=== Given information ===

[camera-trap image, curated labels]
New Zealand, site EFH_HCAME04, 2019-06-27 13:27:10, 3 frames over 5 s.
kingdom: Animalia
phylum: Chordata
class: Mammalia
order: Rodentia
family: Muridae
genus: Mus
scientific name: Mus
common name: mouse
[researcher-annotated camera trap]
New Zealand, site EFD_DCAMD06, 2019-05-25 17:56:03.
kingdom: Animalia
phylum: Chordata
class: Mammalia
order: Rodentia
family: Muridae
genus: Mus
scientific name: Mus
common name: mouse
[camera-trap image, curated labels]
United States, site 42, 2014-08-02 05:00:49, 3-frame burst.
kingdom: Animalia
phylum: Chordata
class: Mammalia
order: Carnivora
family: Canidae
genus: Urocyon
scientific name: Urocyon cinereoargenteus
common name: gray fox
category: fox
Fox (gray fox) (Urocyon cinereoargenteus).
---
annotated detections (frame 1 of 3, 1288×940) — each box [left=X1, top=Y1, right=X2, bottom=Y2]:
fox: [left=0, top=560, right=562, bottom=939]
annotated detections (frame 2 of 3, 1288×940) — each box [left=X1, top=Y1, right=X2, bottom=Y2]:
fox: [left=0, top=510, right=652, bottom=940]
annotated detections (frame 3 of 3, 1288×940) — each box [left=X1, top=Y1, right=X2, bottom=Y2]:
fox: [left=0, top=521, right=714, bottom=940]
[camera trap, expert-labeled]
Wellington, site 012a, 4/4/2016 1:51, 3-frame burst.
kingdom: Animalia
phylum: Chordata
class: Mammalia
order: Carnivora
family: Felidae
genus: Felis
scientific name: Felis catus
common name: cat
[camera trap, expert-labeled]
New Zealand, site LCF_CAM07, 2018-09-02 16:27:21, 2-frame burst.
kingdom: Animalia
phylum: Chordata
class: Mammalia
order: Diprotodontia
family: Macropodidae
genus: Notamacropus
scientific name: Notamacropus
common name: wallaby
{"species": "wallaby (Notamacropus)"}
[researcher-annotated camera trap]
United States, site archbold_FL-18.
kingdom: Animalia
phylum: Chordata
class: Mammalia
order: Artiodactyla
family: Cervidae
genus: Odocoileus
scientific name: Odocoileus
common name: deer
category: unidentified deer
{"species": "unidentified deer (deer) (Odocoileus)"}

===

Description of the task — Down to the last line, restate the records exactly.

Answer —
[camera-trap image, curated labels]
New Zealand, site EFH_HCAME04, 2019-06-27 13:27:10, 3 frames over 5 s.
kingdom: Animalia
phylum: Chordata
class: Mammalia
order: Rodentia
family: Muridae
genus: Mus
scientific name: Mus
common name: mouse
[researcher-annotated camera trap]
New Zealand, site EFD_DCAMD06, 2019-05-25 17:56:03.
kingdom: Animalia
phylum: Chordata
class: Mammalia
order: Rodentia
family: Muridae
genus: Mus
scientific name: Mus
common name: mouse
[camera-trap image, curated labels]
United States, site 42, 2014-08-02 05:00:49, 3-frame burst.
kingdom: Animalia
phylum: Chordata
class: Mammalia
order: Carnivora
family: Canidae
genus: Urocyon
scientific name: Urocyon cinereoargenteus
common name: gray fox
category: fox
Fox (gray fox) (Urocyon cinereoargenteus).
---
annotated detections (frame 1 of 3, 1288×940) — each box [left=X1, top=Y1, right=X2, bottom=Y2]:
fox: [left=0, top=560, right=562, bottom=939]
annotated detections (frame 2 of 3, 1288×940) — each box [left=X1, top=Y1, right=X2, bottom=Y2]:
fox: [left=0, top=510, right=652, bottom=940]
annotated detections (frame 3 of 3, 1288×940) — each box [left=X1, top=Y1, right=X2, bottom=Y2]:
fox: [left=0, top=521, right=714, bottom=940]
[camera trap, expert-labeled]
Wellington, site 012a, 4/4/2016 1:51, 3-frame burst.
kingdom: Animalia
phylum: Chordata
class: Mammalia
order: Carnivora
family: Felidae
genus: Felis
scientific name: Felis catus
common name: cat
[camera trap, expert-labeled]
New Zealand, site LCF_CAM07, 2018-09-02 16:27:21, 2-frame burst.
kingdom: Animalia
phylum: Chordata
class: Mammalia
order: Diprotodontia
family: Macropodidae
genus: Notamacropus
scientific name: Notamacropus
common name: wallaby
{"species": "wallaby (Notamacropus)"}
[researcher-annotated camera trap]
United States, site archbold_FL-18.
kingdom: Animalia
phylum: Chordata
class: Mammalia
order: Artiodactyla
family: Cervidae
genus: Odocoileus
scientific name: Odocoileus
common name: deer
category: unidentified deer
{"species": "unidentified deer (deer) (Odocoileus)"}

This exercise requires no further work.